The error of the LMS with a bigger step size is not only higher but also has higher variance.

IIR System Identification

Given IIR Filter

Load Given Data

IIR = sio.loadmat('AF2018/System_IIR3.mat') # load provided data
Xiir = IIR['X'][0].astype('float64') # input signal
Diir = IIR['D_'][0][0:10000].astype('float64') # desired signal

Comparison of Number of Coefficients

Theory

Our implementations of adaptive filters are based on a FIR model. The advantage in opposition to IIR model is that we do not have to consider instable behaviour that can result in IIR systems because of poles outside the unit circle. It can happen in practice however that the system we would like to model has recursive terms.

If we want to reconstruct an IIR filter by an FIR filter we would need an infinite number of coeffitients. A good approximation will therefore need as many coeffitients as we can get. Considering the general tendency of the effect of truncating coefficients we can rely on the distinction of three cases. Unstable IIR filters will in essence not be possible to approximate, because the feedback is what drives them to infinit valued response, it is not BIBO. For marginal stable IIR Filters the impulse response will infinitly osciallate, and we would indeed need an infinit number of FIR coefficients. For stable IIR Filter however we know that the impulse response is decaying and therefore, in average the later a coefficient is the closer it will be to 0. We can therefore assume that in avearge later coefficients will have less impact which backs our approach of a truncation.

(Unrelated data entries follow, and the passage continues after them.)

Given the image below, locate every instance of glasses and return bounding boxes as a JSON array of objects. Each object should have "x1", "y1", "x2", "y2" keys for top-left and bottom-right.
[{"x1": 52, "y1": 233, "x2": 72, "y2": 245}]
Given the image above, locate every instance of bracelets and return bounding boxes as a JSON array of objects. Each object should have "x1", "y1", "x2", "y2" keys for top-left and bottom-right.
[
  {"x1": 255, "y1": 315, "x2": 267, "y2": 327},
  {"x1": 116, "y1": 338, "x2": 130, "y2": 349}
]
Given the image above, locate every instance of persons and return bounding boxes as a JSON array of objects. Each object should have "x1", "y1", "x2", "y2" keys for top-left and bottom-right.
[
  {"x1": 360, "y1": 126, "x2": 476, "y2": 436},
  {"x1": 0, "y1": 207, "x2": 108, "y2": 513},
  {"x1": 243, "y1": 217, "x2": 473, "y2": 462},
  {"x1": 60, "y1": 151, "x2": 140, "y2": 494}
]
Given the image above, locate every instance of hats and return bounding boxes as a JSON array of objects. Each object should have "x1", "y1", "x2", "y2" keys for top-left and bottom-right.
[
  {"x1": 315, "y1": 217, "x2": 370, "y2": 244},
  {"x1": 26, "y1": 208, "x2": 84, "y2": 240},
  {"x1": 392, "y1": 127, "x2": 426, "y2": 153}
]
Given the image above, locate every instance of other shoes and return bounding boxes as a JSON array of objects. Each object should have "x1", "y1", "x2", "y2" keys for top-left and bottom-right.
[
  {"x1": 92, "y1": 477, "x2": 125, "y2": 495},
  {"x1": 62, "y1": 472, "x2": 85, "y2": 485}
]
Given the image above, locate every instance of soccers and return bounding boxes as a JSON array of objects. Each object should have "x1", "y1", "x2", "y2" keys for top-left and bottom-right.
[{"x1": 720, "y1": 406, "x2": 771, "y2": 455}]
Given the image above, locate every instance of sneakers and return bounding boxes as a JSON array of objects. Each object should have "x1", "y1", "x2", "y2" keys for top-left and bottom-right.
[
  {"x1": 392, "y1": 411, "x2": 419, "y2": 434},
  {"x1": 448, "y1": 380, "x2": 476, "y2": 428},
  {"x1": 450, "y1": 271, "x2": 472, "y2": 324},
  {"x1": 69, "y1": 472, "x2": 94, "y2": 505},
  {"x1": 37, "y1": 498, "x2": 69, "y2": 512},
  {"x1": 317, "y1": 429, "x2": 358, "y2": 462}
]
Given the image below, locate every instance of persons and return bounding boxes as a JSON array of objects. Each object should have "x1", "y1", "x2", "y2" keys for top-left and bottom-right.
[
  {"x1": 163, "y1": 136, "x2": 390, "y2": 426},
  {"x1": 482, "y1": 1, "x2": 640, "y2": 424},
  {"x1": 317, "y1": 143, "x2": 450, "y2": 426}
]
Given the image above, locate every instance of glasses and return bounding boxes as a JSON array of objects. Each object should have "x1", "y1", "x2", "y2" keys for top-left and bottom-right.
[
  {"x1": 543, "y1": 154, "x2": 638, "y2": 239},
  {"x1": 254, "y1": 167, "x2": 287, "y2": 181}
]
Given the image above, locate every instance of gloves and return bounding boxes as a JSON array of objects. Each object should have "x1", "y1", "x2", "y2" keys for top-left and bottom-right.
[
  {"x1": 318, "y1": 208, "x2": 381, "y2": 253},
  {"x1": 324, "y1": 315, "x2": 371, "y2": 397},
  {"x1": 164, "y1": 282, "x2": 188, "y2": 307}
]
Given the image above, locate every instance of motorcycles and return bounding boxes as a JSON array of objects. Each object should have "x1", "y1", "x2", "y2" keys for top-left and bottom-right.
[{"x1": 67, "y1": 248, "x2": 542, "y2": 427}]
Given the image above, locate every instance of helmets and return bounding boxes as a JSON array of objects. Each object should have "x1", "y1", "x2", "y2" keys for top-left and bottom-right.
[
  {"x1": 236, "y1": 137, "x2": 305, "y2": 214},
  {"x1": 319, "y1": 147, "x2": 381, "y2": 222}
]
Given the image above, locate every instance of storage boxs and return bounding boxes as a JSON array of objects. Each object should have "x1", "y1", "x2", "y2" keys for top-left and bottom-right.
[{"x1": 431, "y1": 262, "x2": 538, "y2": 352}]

In the simulation we schould see an increase of prediction accuracy with an increase of coefficients that are at disposal. This effect will be stronger in the beginning and decay exponentially. In contrast to the only 2 recursion coefficients that are needed to describe the IIR Filter completely the FIR filter is expected to need many more. We do not expect any additional differences between RLS and LMS other than numerical inaccuracies.

Simulation

We first test the LMS with an increasing number of coefficients and a minimum noise.

for taps in [1,2,5,10,15]:
    plot(lms(taps,addnoise(Diir,0.0001),Xiir)[1],str(taps)+' taps') 
plt.title('systemidentification of iir filter with increasing number of tabs');

Figure 7

As expected we see that increasing the number of coefficients yields a bigger performance improvement in the beginning (for 1 to 2 to 5 coefficients) and loses it's impact after a while (almost no improvement from 10 to 15 coefficients)

We now compare the performance of LMS to RLS in the 5 coefficient case that should be roughly the same (except for the convergence speed discussed in the previous chapter)

plot(lms(5,Diir,Xiir)[1],'lms'); plot(rls(5,Diir,Xiir)[1],'rls');

Figure 8

LMS and RLS yield comparable results.

System Change

Load Given Data

# load provided data
FIRx = sio.loadmat('AF2018/Systemwechsel_FIR3.mat')
IIRx = sio.loadmat('AF2018/Systemwechsel_IIR3.mat')
# input signal
Xfirx = FIRx['X'][0].astype('float64')
Xiirx = IIRx['X'][0].astype('float64')
# desired signal
Dfirx = FIRx['D_'][0][0:10000].astype('float64')
Diirx = IIRx['D_'][0][0:10000].astype('float64')

Forgetting Factor

Theory

By observing a system change we can evaluate the tracking capabilities of the algorithms. That is, how quickly it can adjust to changes in the system once it converged to a quasi stationary state. Convergence speed and tracking a closely related in that both describe how quick convergence is achieved. The key difference lies in additional inclusion of the previous state. This can be seen for the RLS where we initialize the filter with a huge $\eta$ (on the diagonal of the $\mathfrak{R}_k^{-1}$ in order to make it converge quick. Over the course of adaptation the matrix $\mathfrak{R}_k^{-1}$ will however change and the longer the history the less flexible it will become to new values. It seems reasonable to start with an examination of the forgetting factor. If we start with a forgetting factor $\rho = 1$ we therefor expect the slowest tracking capability. For the matter of a fast tracking we want $\rho$ to be small, but again this tuning of a meta parameter becomes a trade-off. In the last chapter we saw, that the increased robust of the RLS to noise is was due to the recursive term averaging out white gaussian noise. If we now reduce the scope of this recursive term by diminishing the learning rate we remove the advantage of stabalization.

Simulation

We will take RLS and feed instatiate versions with decreasing forgetting factor $\rho$. Also a small amount of noise was induced to examine the dependence of the nosie robustness to the forgetting factor. We decided on the FIR system change as the identification is cleaner in the sense that we do not have to consider truncation errors of approximating an IIR system.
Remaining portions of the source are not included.